Os criminosos conseguiram frear o automóvel e evitar outra batida contra o ônibus. Três homens desceram do veículo, enquanto um quarto envolvido (o motorista) teria permanecido no interior do carro.

Em seguida, dois deles andaram até onde estava Ferraz e fuzilaram o ex-delegado. Todos retornaram ao veículo e fugiram no mesmo instante. A morte foi constatada ainda no local pelo Serviço de Atendimento Móvel de Urgência (Samu).

Segundo informações iniciais da Polícia Militar, Fontes teria perdido o controle do veículo porque já havia sido baleado pelos criminosos durante a perseguição. A confirmação ainda está pendente, mas o cenário se desenha para este provável desfecho. 

Vale destacar que o veículo suspeito de ter sido usado na execução foi encontrado incendiado a cerca de dois km do local do crime. Outro carro foi encontrado com carregadores de fuzil e munições. Os dois automóveis, que teriam sido utilizados pelos criminosos, foram roubados na cidade de São Paulo.

A Prefeitura de Praia Grande informou que um homem e uma mulher, que caminhavam pela região, também foram baleados durante o crime. Eles foram atendidos pelas equipes do Samu e encaminhados inicialmente para a Unidade de Pronto Atendimento (UPA) Quietude. As vítimas não correm risco de morte e foram transferidas para o Hospital Municipal Irmã Dulce, no Boqueirão.

O corpo de Fontes já deixou o Instituto Médico Legal (IML) Central, e agora seguirá para um velório na Assembleia Legislativa do Estado de São Paulo (Alesp). A Polícia investiga a possibilidade de atuação de seis criminosos. Até o momento, ninguém foi preso.

Quem era o delegado

Ruy Ferraz Fontes tinha 64 anos e era pós-graduado em Direito Civil. Ele trabalhou por mais de 40 anos na Polícia Civil, com passagens por delegacias especializadas como o Departamento Estadual de Homicídios e Proteção à Pessoa (DHPP), o Departamento Estadual de Investigações contra Narcóticos (Denarc) e o Departamento Estadual de Investigações Criminais (Deic).

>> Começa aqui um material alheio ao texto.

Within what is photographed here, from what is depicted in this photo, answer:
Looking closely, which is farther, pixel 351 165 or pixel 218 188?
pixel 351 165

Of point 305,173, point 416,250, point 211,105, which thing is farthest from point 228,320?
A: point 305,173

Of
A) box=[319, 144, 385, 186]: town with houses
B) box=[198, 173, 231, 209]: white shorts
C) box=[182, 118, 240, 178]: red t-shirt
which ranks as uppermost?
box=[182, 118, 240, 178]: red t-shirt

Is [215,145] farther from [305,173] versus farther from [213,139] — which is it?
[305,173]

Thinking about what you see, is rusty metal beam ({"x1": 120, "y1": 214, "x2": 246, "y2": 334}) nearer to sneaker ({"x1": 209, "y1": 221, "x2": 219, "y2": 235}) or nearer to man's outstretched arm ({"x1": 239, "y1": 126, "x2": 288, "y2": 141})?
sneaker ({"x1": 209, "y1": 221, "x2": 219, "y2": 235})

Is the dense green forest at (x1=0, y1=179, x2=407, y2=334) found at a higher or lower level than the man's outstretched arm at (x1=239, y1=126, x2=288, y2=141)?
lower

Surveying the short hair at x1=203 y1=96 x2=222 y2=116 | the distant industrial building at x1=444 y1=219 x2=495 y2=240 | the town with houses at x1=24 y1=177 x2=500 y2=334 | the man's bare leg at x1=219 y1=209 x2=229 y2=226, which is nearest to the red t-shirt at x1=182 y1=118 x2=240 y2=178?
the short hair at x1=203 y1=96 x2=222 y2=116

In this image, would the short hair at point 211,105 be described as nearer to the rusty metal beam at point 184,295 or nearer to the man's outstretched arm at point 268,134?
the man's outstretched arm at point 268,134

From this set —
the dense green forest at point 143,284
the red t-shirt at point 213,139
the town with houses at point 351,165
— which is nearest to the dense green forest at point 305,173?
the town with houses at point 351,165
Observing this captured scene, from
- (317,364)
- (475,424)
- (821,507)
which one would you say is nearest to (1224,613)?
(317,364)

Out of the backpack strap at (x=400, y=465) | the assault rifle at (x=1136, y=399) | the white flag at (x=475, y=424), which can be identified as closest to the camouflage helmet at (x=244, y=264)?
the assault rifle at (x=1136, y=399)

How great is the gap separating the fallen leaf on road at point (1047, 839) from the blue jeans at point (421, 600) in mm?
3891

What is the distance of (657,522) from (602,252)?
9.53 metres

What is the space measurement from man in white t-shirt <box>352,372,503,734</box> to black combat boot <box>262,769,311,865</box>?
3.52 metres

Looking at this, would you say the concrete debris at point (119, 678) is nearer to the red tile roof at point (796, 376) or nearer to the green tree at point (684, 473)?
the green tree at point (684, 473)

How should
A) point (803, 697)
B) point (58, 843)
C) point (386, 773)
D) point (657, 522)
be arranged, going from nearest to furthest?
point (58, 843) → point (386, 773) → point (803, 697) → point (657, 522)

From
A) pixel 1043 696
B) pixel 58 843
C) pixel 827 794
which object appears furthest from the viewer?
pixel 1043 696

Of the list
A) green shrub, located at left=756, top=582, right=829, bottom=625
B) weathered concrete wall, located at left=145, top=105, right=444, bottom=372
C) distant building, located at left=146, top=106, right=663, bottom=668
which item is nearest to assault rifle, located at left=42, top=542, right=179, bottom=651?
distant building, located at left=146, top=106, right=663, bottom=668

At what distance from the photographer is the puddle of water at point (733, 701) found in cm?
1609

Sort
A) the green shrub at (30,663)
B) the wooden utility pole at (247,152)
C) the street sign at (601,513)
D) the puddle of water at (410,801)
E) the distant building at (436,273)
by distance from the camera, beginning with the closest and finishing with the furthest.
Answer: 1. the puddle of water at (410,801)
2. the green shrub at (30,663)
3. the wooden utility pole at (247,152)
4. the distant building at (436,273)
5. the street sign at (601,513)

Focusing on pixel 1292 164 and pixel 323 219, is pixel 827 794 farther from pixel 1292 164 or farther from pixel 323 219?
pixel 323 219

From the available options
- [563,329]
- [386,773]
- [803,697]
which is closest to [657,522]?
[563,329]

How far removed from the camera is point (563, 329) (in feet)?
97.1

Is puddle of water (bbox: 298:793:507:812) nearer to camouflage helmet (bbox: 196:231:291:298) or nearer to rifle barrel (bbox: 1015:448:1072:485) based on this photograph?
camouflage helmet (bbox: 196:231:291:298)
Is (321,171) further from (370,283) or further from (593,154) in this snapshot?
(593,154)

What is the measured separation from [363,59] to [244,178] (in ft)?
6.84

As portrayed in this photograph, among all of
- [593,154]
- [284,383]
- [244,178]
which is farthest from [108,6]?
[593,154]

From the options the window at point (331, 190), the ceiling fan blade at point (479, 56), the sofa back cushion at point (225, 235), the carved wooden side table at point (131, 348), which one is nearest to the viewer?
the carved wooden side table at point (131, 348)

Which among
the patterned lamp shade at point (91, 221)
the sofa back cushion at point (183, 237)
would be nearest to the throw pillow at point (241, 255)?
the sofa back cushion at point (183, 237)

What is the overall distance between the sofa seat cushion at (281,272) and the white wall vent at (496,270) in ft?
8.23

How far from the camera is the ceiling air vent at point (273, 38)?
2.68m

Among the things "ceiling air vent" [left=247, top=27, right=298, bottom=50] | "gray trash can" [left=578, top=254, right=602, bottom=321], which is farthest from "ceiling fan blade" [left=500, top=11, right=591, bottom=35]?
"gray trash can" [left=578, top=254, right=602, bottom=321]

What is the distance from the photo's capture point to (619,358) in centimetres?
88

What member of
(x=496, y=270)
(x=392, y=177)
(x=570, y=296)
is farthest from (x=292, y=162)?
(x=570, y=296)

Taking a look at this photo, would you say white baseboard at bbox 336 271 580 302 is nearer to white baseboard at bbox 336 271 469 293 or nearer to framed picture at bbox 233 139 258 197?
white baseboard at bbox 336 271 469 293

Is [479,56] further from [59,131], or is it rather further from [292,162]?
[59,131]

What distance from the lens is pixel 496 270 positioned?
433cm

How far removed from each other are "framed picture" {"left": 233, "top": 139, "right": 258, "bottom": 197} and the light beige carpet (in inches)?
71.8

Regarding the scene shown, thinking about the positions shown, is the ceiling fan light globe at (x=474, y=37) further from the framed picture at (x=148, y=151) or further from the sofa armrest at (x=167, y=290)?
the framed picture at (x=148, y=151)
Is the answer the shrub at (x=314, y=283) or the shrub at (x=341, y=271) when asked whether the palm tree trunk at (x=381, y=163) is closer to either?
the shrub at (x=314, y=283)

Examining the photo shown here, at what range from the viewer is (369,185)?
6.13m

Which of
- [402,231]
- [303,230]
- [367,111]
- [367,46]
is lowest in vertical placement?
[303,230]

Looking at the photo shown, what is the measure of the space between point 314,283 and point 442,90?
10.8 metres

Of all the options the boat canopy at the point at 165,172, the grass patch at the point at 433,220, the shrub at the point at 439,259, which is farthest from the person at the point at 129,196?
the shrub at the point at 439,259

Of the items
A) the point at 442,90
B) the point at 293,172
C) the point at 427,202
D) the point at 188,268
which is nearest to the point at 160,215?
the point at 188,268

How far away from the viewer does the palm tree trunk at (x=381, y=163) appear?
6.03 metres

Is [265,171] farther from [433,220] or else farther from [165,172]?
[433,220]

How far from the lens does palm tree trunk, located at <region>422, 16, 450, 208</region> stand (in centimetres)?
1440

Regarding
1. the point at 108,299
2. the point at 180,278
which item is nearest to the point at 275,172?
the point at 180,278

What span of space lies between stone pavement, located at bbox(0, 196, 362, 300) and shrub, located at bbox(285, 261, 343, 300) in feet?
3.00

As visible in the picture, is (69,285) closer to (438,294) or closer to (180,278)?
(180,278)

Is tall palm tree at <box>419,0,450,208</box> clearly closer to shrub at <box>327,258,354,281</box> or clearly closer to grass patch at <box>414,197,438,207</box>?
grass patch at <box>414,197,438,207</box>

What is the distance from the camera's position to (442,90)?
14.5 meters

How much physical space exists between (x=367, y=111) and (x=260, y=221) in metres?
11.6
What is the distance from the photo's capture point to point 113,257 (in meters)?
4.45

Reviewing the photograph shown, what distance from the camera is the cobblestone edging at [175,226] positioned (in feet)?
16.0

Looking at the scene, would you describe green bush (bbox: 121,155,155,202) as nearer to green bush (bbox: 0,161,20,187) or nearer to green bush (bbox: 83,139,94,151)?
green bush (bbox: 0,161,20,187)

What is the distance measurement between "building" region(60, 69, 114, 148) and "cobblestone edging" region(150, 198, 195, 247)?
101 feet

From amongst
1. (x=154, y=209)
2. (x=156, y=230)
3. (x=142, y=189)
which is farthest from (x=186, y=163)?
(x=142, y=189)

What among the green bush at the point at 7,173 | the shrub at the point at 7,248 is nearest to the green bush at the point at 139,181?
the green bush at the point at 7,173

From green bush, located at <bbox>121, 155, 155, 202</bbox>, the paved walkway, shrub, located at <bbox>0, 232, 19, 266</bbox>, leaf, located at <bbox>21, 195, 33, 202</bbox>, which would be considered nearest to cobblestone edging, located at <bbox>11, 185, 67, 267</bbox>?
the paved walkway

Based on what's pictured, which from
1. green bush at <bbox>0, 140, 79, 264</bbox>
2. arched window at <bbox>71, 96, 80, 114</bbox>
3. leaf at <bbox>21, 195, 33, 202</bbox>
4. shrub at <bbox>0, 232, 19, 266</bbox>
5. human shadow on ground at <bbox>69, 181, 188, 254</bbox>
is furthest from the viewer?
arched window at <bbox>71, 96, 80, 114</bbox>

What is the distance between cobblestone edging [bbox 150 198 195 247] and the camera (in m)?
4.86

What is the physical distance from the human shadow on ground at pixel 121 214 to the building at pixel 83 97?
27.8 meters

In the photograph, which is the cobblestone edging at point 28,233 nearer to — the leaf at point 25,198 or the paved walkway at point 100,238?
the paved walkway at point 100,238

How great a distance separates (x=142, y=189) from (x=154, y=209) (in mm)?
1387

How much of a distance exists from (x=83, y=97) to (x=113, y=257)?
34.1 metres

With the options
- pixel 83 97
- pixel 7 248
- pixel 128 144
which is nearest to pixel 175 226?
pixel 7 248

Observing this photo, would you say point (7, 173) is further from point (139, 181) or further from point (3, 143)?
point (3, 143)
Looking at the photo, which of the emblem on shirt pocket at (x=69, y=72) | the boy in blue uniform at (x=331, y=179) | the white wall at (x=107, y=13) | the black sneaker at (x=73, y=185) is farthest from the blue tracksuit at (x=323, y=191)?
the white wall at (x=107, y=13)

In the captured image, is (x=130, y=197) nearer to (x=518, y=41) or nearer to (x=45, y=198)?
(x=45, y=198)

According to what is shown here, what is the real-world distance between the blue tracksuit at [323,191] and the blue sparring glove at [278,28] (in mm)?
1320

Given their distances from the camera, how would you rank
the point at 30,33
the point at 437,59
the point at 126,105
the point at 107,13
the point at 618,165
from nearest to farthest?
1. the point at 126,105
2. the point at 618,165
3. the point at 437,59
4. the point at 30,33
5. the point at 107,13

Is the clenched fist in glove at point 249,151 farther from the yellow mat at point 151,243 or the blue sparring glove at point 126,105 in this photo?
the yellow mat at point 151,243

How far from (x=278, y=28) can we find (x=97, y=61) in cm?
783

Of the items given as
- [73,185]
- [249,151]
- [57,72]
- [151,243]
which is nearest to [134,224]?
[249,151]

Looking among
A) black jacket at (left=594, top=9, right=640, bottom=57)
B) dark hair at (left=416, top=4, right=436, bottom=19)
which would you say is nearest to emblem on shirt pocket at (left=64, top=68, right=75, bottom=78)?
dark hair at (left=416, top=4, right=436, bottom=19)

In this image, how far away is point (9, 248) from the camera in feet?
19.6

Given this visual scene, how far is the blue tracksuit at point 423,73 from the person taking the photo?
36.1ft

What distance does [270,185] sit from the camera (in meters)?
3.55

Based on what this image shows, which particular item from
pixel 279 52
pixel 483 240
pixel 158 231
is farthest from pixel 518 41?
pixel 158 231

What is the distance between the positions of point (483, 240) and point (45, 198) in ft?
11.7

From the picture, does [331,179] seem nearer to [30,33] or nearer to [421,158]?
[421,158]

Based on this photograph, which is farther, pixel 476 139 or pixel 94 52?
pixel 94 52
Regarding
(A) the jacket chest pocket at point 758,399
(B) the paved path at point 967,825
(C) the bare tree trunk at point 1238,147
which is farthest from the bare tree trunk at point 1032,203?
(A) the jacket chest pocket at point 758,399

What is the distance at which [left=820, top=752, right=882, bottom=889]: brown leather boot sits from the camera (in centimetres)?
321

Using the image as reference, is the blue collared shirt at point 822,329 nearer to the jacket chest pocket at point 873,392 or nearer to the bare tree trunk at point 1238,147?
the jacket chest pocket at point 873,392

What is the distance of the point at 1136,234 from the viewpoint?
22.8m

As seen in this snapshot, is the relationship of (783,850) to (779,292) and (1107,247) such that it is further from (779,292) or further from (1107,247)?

A partir dos anos 2000, Fontes ingressou no comando da 5ª Delegacia de Roubos a Bancos e tornou-se figura representativa no combate ao crime organizado, sendo pioneiro nas investigações sobre o Primeiro Comando da Capital (PCC). Ele estudava as lideranças e mapeava a estrutura da facção comandada por Marcola.

Naquela época, os líderes do PCC emitiam ordens de dentro das penitenciárias e determinavam uma série de ataques contra agentes de segurança pública. A situação se deu devido à decisão do governo paulista de transferi-los para presídios de segurança máxima de Presidente Venceslau, no interior do estado. 

Fontes ainda comandou a Polícia Civil paulista entre 2019 e 2022, quando foi indicado pelo governador João Doria (PSDB). Foi neste período que liderou a transferência de chefes da facção para presídios federais, numa tentativa de reduzir o poder do PCC dentro dos presídios. 

Pouco depois, Fontes assumiu a aposentadoria da Polícia Civil. A partir de janeiro de 2023, ele assumiu a Secretaria de Administração de Praia Grande, cargo que ocupava até ser executado por criminosos.

Há cerca de duas semanas atrás, Fontes informou em entrevista que não tinha proteções após o período em que trabalhou na polícia e afirmou que estava ciente sobre a região onde residia.

“Desde 2002, fui encarregado de fazer investigações relacionadas com o crime organizado, especificamente, com o PCC. Eu não quero… Eu tenho proteção de quem? Eu moro sozinho aqui, vivo sozinho aqui na Praia Grande – que é o meio deles. Eu não tenho estrutura nenhuma”, disse ele em entrevista a um podcast da CBN e do jornal O Globo.